__WORK TASK__: Pictures excluded, reproduce exactly the lines below from the one with "Ann Miles Blog: Anglesey" through the one with "podstavec Černá Obrázok", both included.
SUPPLIED DATA Start Marker
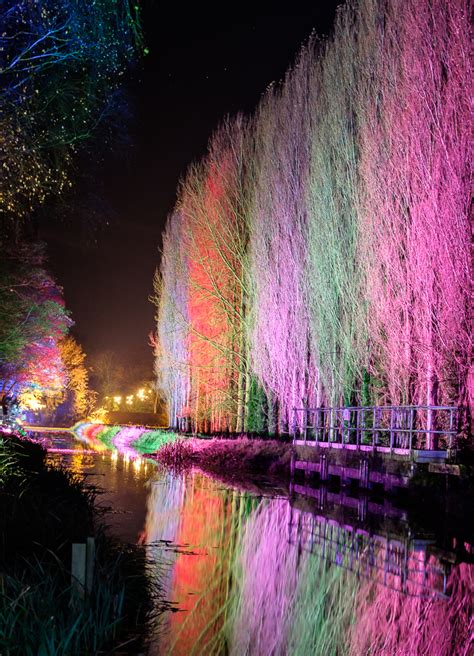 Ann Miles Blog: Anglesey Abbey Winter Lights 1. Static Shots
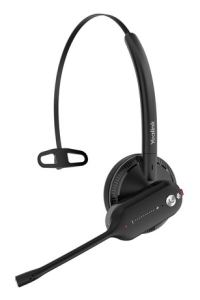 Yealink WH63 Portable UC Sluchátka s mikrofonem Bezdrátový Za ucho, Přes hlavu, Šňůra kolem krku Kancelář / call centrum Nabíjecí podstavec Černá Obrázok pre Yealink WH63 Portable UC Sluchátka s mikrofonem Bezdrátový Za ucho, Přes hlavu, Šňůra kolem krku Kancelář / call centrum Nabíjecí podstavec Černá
SUPPLIED DATA End Marker
SUPPLIED DATA Start Marker
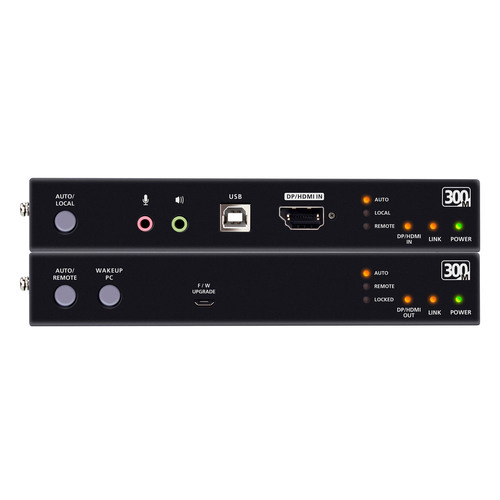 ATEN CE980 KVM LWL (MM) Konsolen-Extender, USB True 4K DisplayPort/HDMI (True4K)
SUPPLIED DATA End Marker
__TASK RESULT__:
 Ann Miles Blog: Anglesey Abbey Winter Lights 1. Static Shots
 Yealink WH63 Portable UC Sluchátka s mikrofonem Bezdrátový Za ucho, Přes hlavu, Šňůra kolem krku Kancelář / call centrum Nabíjecí podstavec Černá Obrázok pre Yealink WH63 Portable UC Sluchátka s mikrofonem Bezdrátový Za ucho, Přes hlavu, Šňůra kolem krku Kancelář / call centrum Nabíjecí podstavec Černá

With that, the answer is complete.